:: Texte proposé

INTERVIEW
 
Directeur délégué à l'innovation
Air France
Bertrand Lebel
"Titre"
En juin dernier, Air France dévoilait un chantier ambitieux sur l'Internet (lire l'article JDNet du 10/06/2000). Placé sous le signe de la réorganisation et du redéploiement, ce projet vise le lancement d'une nouvelle génération de sites Air France au plan international. Avec ce chantier, la compagnie aérienne, qui détient à ce jour 36 sites différents sur la Toile, affiche clairement sa volonté : faire de l'Internet un nouveau canal capable d'épauler à la fois sa stratégie commerciale et ses différents métiers (fret, maintenance, approvisionnements...). Pour marquer un peu plus cette volonté, Jean-Cyril Spinetta, le PDG d'Air France, a présenté pour la première fois mercredi 29 novembre à 18h, en direct sur le Net, les résultats de la compagnie pour le 1er semestre 2000. Au coeur de ce vaste chantier, Bertrand Lebel, "l'homme-orchestre" du développement e-business d'Air France.28 novembre 2000
 
          

JDNet. Quel est le constat qui a poussé Air France à refondre complétement sa stratégie Internet ?

::::

Selon le texte consacré à la stratégie Internet d'Air France, combien de sites la compagnie détient-elle à ce jour sur la Toile ? Les lignes qui suivent forment un ensemble distinct du texte.

:: Données fournies

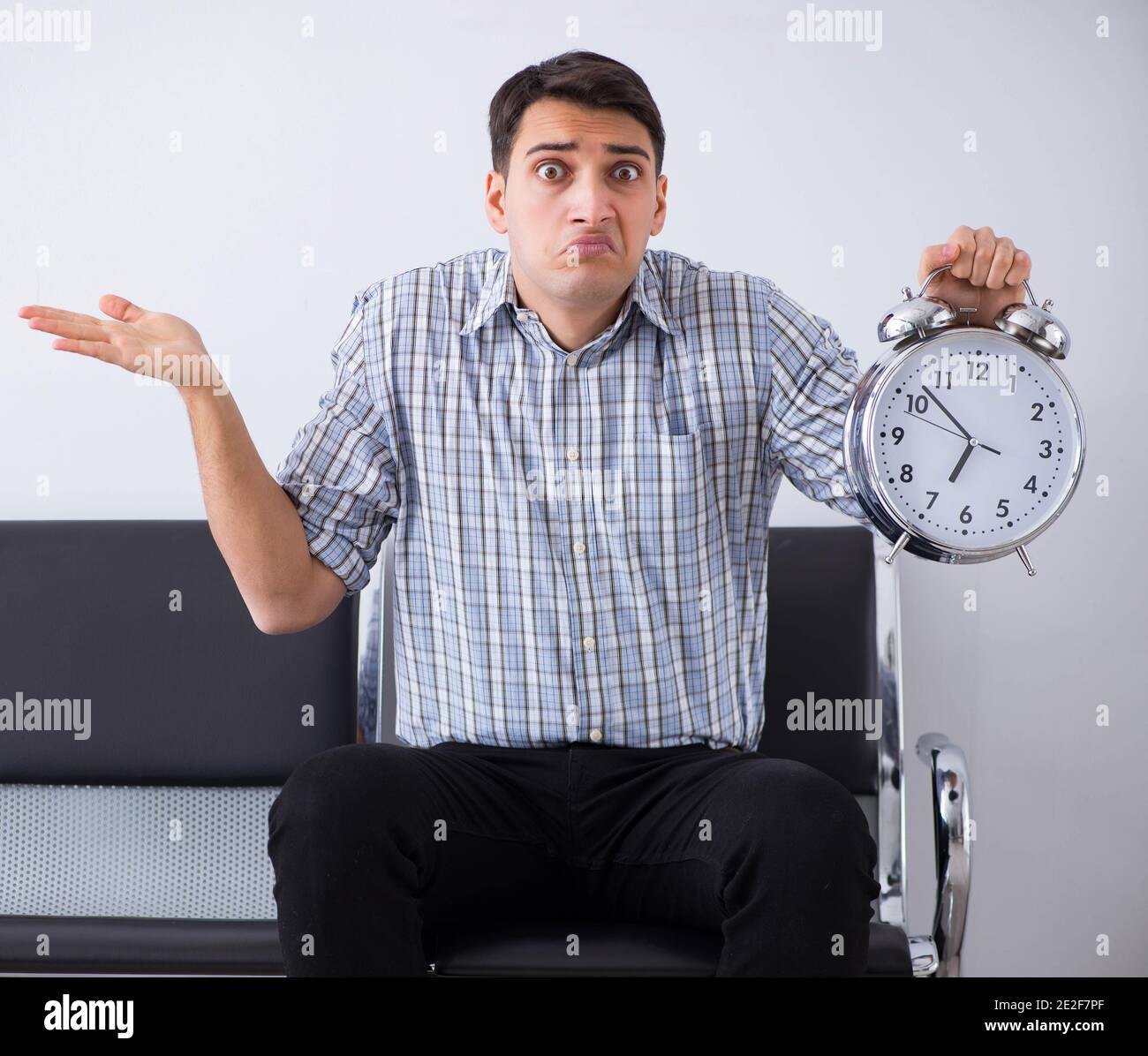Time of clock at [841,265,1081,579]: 6:52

::::

Corrigé –
La compagnie détient 36 sites différents sur la Toile.